__Supplied passage__.
** START **
The Midlands provided inspiration for Middle Earth Birmingham's bid to
be European Capital of Culture 2008, and had been quick to exploit the
region's links with Tolkien. As interest surrounding the latest Lord of
the Rings film release, The Twin Towers, builds, a series of local
landmarks and places that helped shape Tolkien's vision of Middle Earth
have been identified.
Most striking is that Tolkien drew inspiration for the title of the second
volume in the Lord of the Rings trilogy having lived very close to an
extraordinary 96ft (29m) tower known as Perrott' s Folley - Birmingham's
oddest architectural feature. Near it stands a later Victorian tower, part
of the Edgbaston Waterworks. The pair are said to have suggested The Twin
Towers - Minas Morgul and Minas Tirith,
Tolkien links with Birmingham run deep. He spent 16 years of his early
years in the city and it is quite believeable that during this time, many
ideas sank into the mind of the future novelist.
** END **
__Data shown__.
** START **
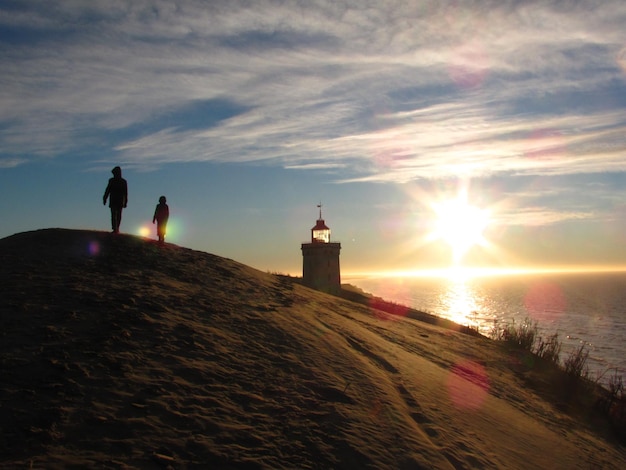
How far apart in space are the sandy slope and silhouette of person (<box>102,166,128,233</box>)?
** END **
__Requests__.
1. In the Tolkien passage above the data, how tall is the tower known as Perrott's Folley?
2. List every number written in digits in the Tolkien passage at the top of the page, and note what each one refers to.

__Results of the exercise__.
1. 96ft (29m)

2.
- 2008: the year of Birmingham's bid to be European Capital of Culture
- 96: the height in feet of Perrott's Folley
- 29: the height in meters of Perrott's Folley
- 16: the number of years Tolkien spent in Birmingham